*WRITTEN PROBLEM*. Can you quote all of the data below word for word, leaving the pictures out of your answer?

*INPUT RECORDS*.

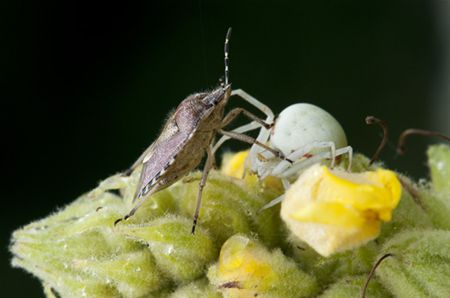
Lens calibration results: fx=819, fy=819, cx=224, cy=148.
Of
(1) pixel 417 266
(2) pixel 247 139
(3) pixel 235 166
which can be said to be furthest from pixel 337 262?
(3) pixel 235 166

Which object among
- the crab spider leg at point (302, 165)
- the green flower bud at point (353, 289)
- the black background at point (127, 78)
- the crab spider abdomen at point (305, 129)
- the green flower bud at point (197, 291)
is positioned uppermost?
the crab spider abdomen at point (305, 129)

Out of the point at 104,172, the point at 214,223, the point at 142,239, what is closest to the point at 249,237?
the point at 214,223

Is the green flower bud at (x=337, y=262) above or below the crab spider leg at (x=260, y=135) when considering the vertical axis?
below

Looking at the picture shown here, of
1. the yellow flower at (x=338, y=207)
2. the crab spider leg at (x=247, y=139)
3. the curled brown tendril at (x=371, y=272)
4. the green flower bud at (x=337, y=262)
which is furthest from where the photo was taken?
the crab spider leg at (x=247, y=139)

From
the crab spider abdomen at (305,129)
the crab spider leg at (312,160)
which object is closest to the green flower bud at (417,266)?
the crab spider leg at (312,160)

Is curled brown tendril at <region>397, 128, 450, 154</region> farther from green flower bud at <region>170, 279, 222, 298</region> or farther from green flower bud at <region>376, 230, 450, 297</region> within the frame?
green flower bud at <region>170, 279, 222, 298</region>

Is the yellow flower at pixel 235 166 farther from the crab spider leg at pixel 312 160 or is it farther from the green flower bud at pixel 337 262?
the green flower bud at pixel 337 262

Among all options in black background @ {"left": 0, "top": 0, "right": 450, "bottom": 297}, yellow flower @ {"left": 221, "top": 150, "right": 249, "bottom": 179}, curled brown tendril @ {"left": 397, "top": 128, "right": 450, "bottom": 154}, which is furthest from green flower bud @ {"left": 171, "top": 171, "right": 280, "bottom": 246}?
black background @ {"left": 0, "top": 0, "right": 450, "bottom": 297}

*SOLUTION FOR THIS TASK*.
Lens calibration results: fx=819, fy=819, cx=224, cy=148.
Of
(1) pixel 417 266
(2) pixel 247 139
(3) pixel 235 166
which can be said to be furthest from pixel 337 262?
(3) pixel 235 166

Which object among
- the crab spider leg at point (302, 165)
- the green flower bud at point (353, 289)
- the black background at point (127, 78)
- the crab spider abdomen at point (305, 129)
- the green flower bud at point (197, 291)
is positioned uppermost?
the crab spider abdomen at point (305, 129)

Out of the point at 104,172, the point at 214,223, the point at 142,239, what is closest to the point at 249,237?
the point at 214,223

Is the green flower bud at (x=337, y=262) above or below the crab spider leg at (x=260, y=135) when considering the vertical axis?
below

Looking at the picture shown here, of
1. the yellow flower at (x=338, y=207)
2. the crab spider leg at (x=247, y=139)
3. the curled brown tendril at (x=371, y=272)
4. the green flower bud at (x=337, y=262)
which is furthest from where the photo was taken?
the crab spider leg at (x=247, y=139)

From
the crab spider abdomen at (305,129)
the crab spider leg at (312,160)
which object is closest to the green flower bud at (417,266)?
the crab spider leg at (312,160)

Is curled brown tendril at <region>397, 128, 450, 154</region> farther from green flower bud at <region>170, 279, 222, 298</region> or farther from green flower bud at <region>376, 230, 450, 297</region> within the frame?
green flower bud at <region>170, 279, 222, 298</region>

Is the yellow flower at pixel 235 166 farther from the crab spider leg at pixel 312 160 or is it farther from the green flower bud at pixel 337 262?
the green flower bud at pixel 337 262

Among all options in black background @ {"left": 0, "top": 0, "right": 450, "bottom": 297}, yellow flower @ {"left": 221, "top": 150, "right": 249, "bottom": 179}, curled brown tendril @ {"left": 397, "top": 128, "right": 450, "bottom": 154}, which is furthest from green flower bud @ {"left": 171, "top": 171, "right": 280, "bottom": 246}?
black background @ {"left": 0, "top": 0, "right": 450, "bottom": 297}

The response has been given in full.